> Task description: Would you please copy the entries exactly, leaving every picture aside?
--- Material provided Enclosed Below ---
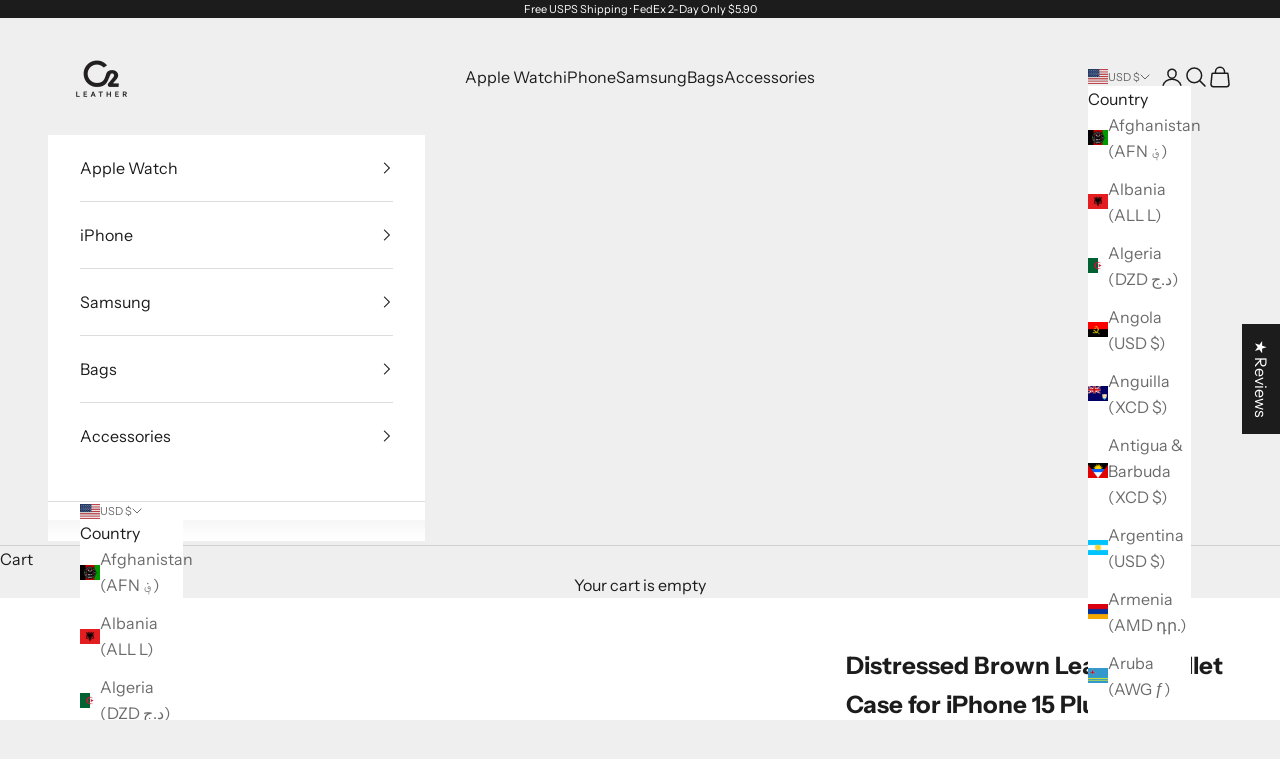

--- FILE ---
content_type: text/html; charset=utf-8
request_url: https://sapi.negate.io/script
body_size: -361
content:
GPbGGJLeUxMaA9ND5vyeMxm8n0AEO7B6K5DjLx0a1qMYtLrL9k37mCaHdeOhO7PLg1R5hWrKfqZ7+JdVLfVHA/Q=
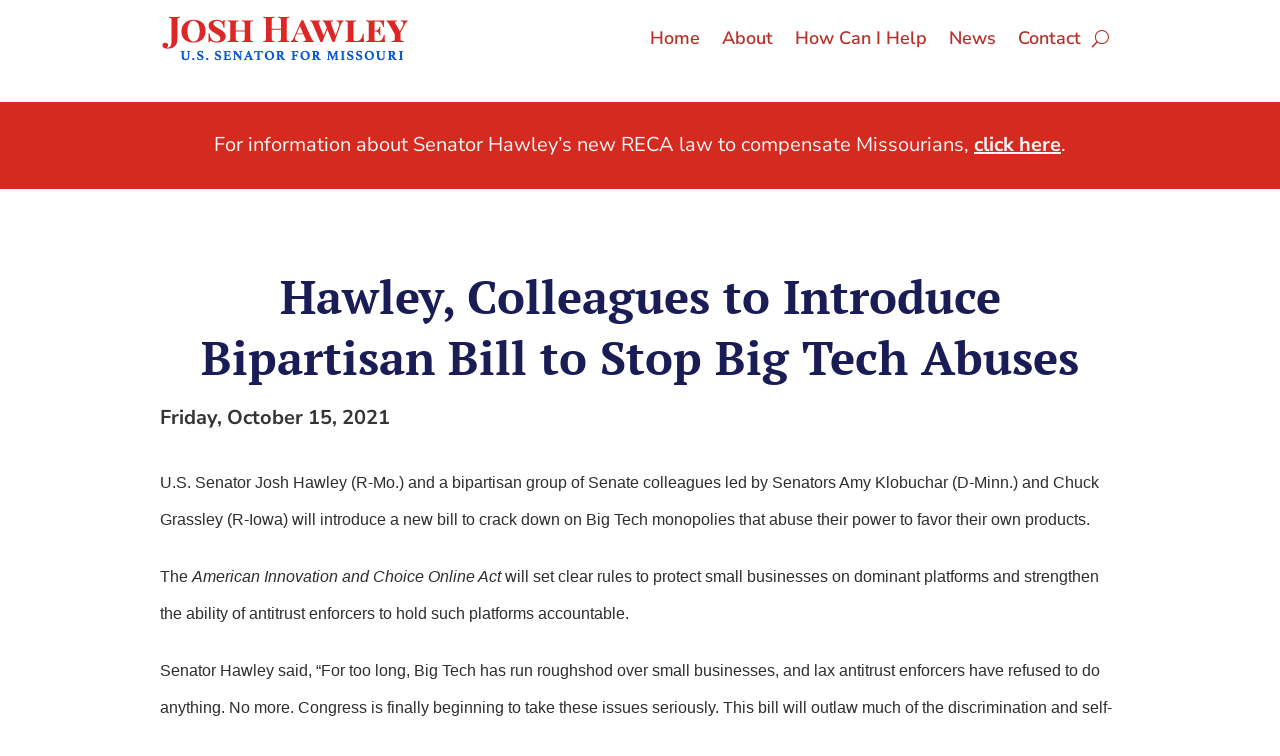

--- FILE ---
content_type: image/svg+xml
request_url: https://www.hawley.senate.gov/wp-content/uploads/assets/social-icons/instagram.svg
body_size: 729
content:
<svg width="32" height="32" viewBox="0 0 32 32" fill="none" xmlns="http://www.w3.org/2000/svg">
<g clip-path="url(#clip0_42_914)">
<path d="M9.28 0H22.72C27.84 0 32 4.16 32 9.28V22.72C32 25.1812 31.0223 27.5416 29.282 29.282C27.5416 31.0223 25.1812 32 22.72 32H9.28C4.16 32 0 27.84 0 22.72V9.28C0 6.81879 0.977712 4.45839 2.71805 2.71805C4.45839 0.977712 6.81879 0 9.28 0ZM8.96 3.2C7.43235 3.2 5.96727 3.80686 4.88707 4.88707C3.80686 5.96727 3.2 7.43235 3.2 8.96V23.04C3.2 26.224 5.776 28.8 8.96 28.8H23.04C24.5676 28.8 26.0327 28.1931 27.1129 27.1129C28.1931 26.0327 28.8 24.5676 28.8 23.04V8.96C28.8 5.776 26.224 3.2 23.04 3.2H8.96ZM24.4 5.6C24.9304 5.6 25.4391 5.81071 25.8142 6.18579C26.1893 6.56086 26.4 7.06957 26.4 7.6C26.4 8.13043 26.1893 8.63914 25.8142 9.01421C25.4391 9.38929 24.9304 9.6 24.4 9.6C23.8696 9.6 23.3609 9.38929 22.9858 9.01421C22.6107 8.63914 22.4 8.13043 22.4 7.6C22.4 7.06957 22.6107 6.56086 22.9858 6.18579C23.3609 5.81071 23.8696 5.6 24.4 5.6ZM16 8C18.1217 8 20.1566 8.84285 21.6569 10.3431C23.1571 11.8434 24 13.8783 24 16C24 18.1217 23.1571 20.1566 21.6569 21.6569C20.1566 23.1571 18.1217 24 16 24C13.8783 24 11.8434 23.1571 10.3431 21.6569C8.84285 20.1566 8 18.1217 8 16C8 13.8783 8.84285 11.8434 10.3431 10.3431C11.8434 8.84285 13.8783 8 16 8ZM16 11.2C14.727 11.2 13.5061 11.7057 12.6059 12.6059C11.7057 13.5061 11.2 14.727 11.2 16C11.2 17.273 11.7057 18.4939 12.6059 19.3941C13.5061 20.2943 14.727 20.8 16 20.8C17.273 20.8 18.4939 20.2943 19.3941 19.3941C20.2943 18.4939 20.8 17.273 20.8 16C20.8 14.727 20.2943 13.5061 19.3941 12.6059C18.4939 11.7057 17.273 11.2 16 11.2Z" fill="#fff"/>
</g>
<defs>
<clipPath id="clip0_42_914">
<rect width="32" height="32" fill="white"/>
</clipPath>
</defs>
</svg>


--- FILE ---
content_type: image/svg+xml
request_url: https://www.hawley.senate.gov/wp-content/uploads/assets/social-icons/youtube.svg
body_size: 441
content:
<svg width="32" height="32" viewBox="0 0 32 32" fill="none" xmlns="http://www.w3.org/2000/svg">
<path d="M12.8 21L21.104 16.2L12.8 11.4V21ZM31.296 8.472C31.504 9.224 31.648 10.232 31.744 11.512C31.856 12.792 31.904 13.896 31.904 14.856L32 16.2C32 19.704 31.744 22.28 31.296 23.928C30.896 25.368 29.968 26.296 28.528 26.696C27.776 26.904 26.4 27.048 24.288 27.144C22.208 27.256 20.304 27.304 18.544 27.304L16 27.4C9.296 27.4 5.12 27.144 3.472 26.696C2.032 26.296 1.104 25.368 0.704 23.928C0.496 23.176 0.352 22.168 0.256 20.888C0.144 19.608 0.0959999 18.504 0.0959999 17.544L0 16.2C0 12.696 0.256 10.12 0.704 8.472C1.104 7.032 2.032 6.104 3.472 5.704C4.224 5.496 5.6 5.352 7.712 5.256C9.792 5.144 11.696 5.096 13.456 5.096L16 5C22.704 5 26.88 5.256 28.528 5.704C29.968 6.104 30.896 7.032 31.296 8.472Z" fill="#fff"/>
</svg>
--- End of Enclosed Material provided ---
> Response box:
--- FILE ---
content_type: text/html; charset=utf-8
request_url: https://sapi.negate.io/script
body_size: -361
content:
GPbGGJLeUxMaA9ND5vyeMxm8n0AEO7B6K5DjLx0a1qMYtLrL9k37mCaHdeOhO7PLg1R5hWrKfqZ7+JdVLfVHA/Q=

--- FILE ---
content_type: image/svg+xml
request_url: https://www.hawley.senate.gov/wp-content/uploads/assets/social-icons/instagram.svg
body_size: 729
content:
<svg width="32" height="32" viewBox="0 0 32 32" fill="none" xmlns="http://www.w3.org/2000/svg">
<g clip-path="url(#clip0_42_914)">
<path d="M9.28 0H22.72C27.84 0 32 4.16 32 9.28V22.72C32 25.1812 31.0223 27.5416 29.282 29.282C27.5416 31.0223 25.1812 32 22.72 32H9.28C4.16 32 0 27.84 0 22.72V9.28C0 6.81879 0.977712 4.45839 2.71805 2.71805C4.45839 0.977712 6.81879 0 9.28 0ZM8.96 3.2C7.43235 3.2 5.96727 3.80686 4.88707 4.88707C3.80686 5.96727 3.2 7.43235 3.2 8.96V23.04C3.2 26.224 5.776 28.8 8.96 28.8H23.04C24.5676 28.8 26.0327 28.1931 27.1129 27.1129C28.1931 26.0327 28.8 24.5676 28.8 23.04V8.96C28.8 5.776 26.224 3.2 23.04 3.2H8.96ZM24.4 5.6C24.9304 5.6 25.4391 5.81071 25.8142 6.18579C26.1893 6.56086 26.4 7.06957 26.4 7.6C26.4 8.13043 26.1893 8.63914 25.8142 9.01421C25.4391 9.38929 24.9304 9.6 24.4 9.6C23.8696 9.6 23.3609 9.38929 22.9858 9.01421C22.6107 8.63914 22.4 8.13043 22.4 7.6C22.4 7.06957 22.6107 6.56086 22.9858 6.18579C23.3609 5.81071 23.8696 5.6 24.4 5.6ZM16 8C18.1217 8 20.1566 8.84285 21.6569 10.3431C23.1571 11.8434 24 13.8783 24 16C24 18.1217 23.1571 20.1566 21.6569 21.6569C20.1566 23.1571 18.1217 24 16 24C13.8783 24 11.8434 23.1571 10.3431 21.6569C8.84285 20.1566 8 18.1217 8 16C8 13.8783 8.84285 11.8434 10.3431 10.3431C11.8434 8.84285 13.8783 8 16 8ZM16 11.2C14.727 11.2 13.5061 11.7057 12.6059 12.6059C11.7057 13.5061 11.2 14.727 11.2 16C11.2 17.273 11.7057 18.4939 12.6059 19.3941C13.5061 20.2943 14.727 20.8 16 20.8C17.273 20.8 18.4939 20.2943 19.3941 19.3941C20.2943 18.4939 20.8 17.273 20.8 16C20.8 14.727 20.2943 13.5061 19.3941 12.6059C18.4939 11.7057 17.273 11.2 16 11.2Z" fill="#fff"/>
</g>
<defs>
<clipPath id="clip0_42_914">
<rect width="32" height="32" fill="white"/>
</clipPath>
</defs>
</svg>


--- FILE ---
content_type: image/svg+xml
request_url: https://www.hawley.senate.gov/wp-content/uploads/assets/social-icons/youtube.svg
body_size: 441
content:
<svg width="32" height="32" viewBox="0 0 32 32" fill="none" xmlns="http://www.w3.org/2000/svg">
<path d="M12.8 21L21.104 16.2L12.8 11.4V21ZM31.296 8.472C31.504 9.224 31.648 10.232 31.744 11.512C31.856 12.792 31.904 13.896 31.904 14.856L32 16.2C32 19.704 31.744 22.28 31.296 23.928C30.896 25.368 29.968 26.296 28.528 26.696C27.776 26.904 26.4 27.048 24.288 27.144C22.208 27.256 20.304 27.304 18.544 27.304L16 27.4C9.296 27.4 5.12 27.144 3.472 26.696C2.032 26.296 1.104 25.368 0.704 23.928C0.496 23.176 0.352 22.168 0.256 20.888C0.144 19.608 0.0959999 18.504 0.0959999 17.544L0 16.2C0 12.696 0.256 10.12 0.704 8.472C1.104 7.032 2.032 6.104 3.472 5.704C4.224 5.496 5.6 5.352 7.712 5.256C9.792 5.144 11.696 5.096 13.456 5.096L16 5C22.704 5 26.88 5.256 28.528 5.704C29.968 6.104 30.896 7.032 31.296 8.472Z" fill="#fff"/>
</svg>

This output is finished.